E os italianos? Bem os italianos vinham de navio e não havia previsão de sua chegada. Finalmente chegaram e eu fui ao porto assistir ao desembarque. Eis que para delícia dos colegas repórteres internacionais, um grupo de jovens vestindo camisas e bermudas caquis, meias três quartos com pompons no elástico e um chapéu alpino de feltro onde um enorme penacho cor de vinho chamava vivamente a atenção. Marchavam correndo, com o ritmo marcado por uma corneta insistente. A cena se completou com o desembarque de dois blindados e um jipe pintados de cor de rosa.

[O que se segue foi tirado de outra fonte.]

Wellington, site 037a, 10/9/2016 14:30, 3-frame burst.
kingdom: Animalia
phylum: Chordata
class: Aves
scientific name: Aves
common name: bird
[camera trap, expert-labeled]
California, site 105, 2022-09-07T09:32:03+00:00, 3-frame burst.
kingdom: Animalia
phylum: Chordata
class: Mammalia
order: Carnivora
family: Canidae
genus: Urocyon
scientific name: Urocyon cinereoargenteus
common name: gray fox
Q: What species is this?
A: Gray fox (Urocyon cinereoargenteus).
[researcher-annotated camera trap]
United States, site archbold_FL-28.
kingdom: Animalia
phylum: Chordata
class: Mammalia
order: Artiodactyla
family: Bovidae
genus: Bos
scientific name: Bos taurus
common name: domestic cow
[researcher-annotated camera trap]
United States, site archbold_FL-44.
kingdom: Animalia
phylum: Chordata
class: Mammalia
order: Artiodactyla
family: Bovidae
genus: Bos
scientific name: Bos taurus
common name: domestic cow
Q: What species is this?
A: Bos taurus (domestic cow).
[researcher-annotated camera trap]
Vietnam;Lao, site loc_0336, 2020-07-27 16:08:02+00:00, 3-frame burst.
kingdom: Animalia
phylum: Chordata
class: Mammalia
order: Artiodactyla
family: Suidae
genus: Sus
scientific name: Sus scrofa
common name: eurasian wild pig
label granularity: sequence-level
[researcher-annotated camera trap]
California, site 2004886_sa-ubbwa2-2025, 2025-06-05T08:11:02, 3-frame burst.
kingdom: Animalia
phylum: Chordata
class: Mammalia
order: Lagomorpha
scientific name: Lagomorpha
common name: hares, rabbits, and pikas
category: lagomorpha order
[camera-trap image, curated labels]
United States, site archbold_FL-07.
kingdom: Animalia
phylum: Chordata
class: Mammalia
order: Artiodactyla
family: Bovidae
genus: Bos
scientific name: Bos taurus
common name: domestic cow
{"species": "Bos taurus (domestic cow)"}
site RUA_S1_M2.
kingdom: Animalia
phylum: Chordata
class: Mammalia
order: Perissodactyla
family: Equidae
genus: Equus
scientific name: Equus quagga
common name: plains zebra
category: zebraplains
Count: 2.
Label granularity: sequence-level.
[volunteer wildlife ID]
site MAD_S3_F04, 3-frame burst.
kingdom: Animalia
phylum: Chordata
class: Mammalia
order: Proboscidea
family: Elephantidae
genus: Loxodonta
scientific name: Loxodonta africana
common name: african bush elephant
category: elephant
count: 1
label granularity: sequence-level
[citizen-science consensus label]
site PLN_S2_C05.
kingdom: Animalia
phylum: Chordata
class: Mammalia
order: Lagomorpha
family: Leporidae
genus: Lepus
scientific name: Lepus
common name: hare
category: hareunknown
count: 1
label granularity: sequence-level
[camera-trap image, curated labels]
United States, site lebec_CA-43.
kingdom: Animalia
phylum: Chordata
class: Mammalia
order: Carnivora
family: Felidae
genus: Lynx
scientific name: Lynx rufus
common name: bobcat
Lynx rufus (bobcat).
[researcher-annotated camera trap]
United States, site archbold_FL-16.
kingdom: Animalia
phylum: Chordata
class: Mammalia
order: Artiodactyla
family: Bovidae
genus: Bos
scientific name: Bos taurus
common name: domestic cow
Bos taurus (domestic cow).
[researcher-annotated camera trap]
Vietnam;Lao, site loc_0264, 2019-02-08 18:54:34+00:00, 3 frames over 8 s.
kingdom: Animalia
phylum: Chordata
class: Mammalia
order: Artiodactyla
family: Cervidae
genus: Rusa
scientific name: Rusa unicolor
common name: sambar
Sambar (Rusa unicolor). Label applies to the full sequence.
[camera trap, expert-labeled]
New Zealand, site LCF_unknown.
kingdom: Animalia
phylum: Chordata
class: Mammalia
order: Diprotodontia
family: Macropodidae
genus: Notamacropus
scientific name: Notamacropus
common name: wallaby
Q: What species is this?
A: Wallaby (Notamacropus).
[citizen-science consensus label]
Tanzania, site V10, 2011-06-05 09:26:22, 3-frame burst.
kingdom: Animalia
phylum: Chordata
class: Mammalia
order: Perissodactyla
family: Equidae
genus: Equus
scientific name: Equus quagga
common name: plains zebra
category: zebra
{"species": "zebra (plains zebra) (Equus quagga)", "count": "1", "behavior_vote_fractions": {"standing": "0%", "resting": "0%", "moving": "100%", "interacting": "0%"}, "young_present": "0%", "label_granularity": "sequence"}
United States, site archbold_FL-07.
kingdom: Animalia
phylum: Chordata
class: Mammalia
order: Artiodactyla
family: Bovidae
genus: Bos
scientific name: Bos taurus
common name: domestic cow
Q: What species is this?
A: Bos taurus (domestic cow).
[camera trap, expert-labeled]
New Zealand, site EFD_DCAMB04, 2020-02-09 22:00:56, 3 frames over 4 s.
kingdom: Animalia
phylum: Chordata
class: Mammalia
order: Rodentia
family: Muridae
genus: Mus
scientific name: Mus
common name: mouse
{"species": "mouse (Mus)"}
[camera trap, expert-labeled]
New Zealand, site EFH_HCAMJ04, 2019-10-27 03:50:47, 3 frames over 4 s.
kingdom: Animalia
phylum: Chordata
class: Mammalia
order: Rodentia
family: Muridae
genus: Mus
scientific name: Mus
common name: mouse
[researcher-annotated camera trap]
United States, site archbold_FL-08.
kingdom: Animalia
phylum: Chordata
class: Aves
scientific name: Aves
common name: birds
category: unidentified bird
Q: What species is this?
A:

Naquela noite, um simpático coronel, acho que Andreoli era o nome dele, me recebeu para uma entrevista no acampamento. Muito gentil, ele me serviu um pouco de spaghetti ao pesto e um copo de um Amarone, o militar italiano surpreso me dizia que raramente era demandado pela imprensa, notadamente a internacional, ainda que me reconhecia como um patrício. Na época eu escrevia para a IstoÉ e para a Panorama do grupo Mondadori.
- Coronel, o pau aqui está comendo. E nós chegamos 21 dias depois, com tanques cor-de-rosa e com berzaglieri alpinos? - perguntei.
O bom coronel não se abalou nem com o tom da minha pergunta. Riu, me ofereceu mais um gole de Amarone, aliás excelente, e iniciou uma aula:
- As pessoas assistem muito cinema. Acham que todos os soldados devem ser como Rambo, ou como os mariners americanos que são formados para matar. Nós somos italianos. Estamos aqui para estabelecer a paz. Não para fomentar a guerra. Não somos um povo guerreiro. Nossa história mostra que nossa preocupação é a arte, a ciência e o pensamento. Fique tranquilo, não vamos fazer feio.
No dia seguinte, o comando militar da ocupação destacou os berzaglieri para o controle da temida linha verde. Confesso que me correu um frio na espinha. Mas, alguns dias depois os embates entre cristãos e muçulmanos haviam acabado, a cidade estava pacificada. O coronel conversava igualmente com todas as facções e negociava concessões. Os americanos com aquele uniforme ridículo, cara pintada e quetais, ficaram confinados no aeroporto. Os franceses no porto. E a cidade gerida pelos “ridículos” italianos passou a ter vida novamente. A linha verde acabou.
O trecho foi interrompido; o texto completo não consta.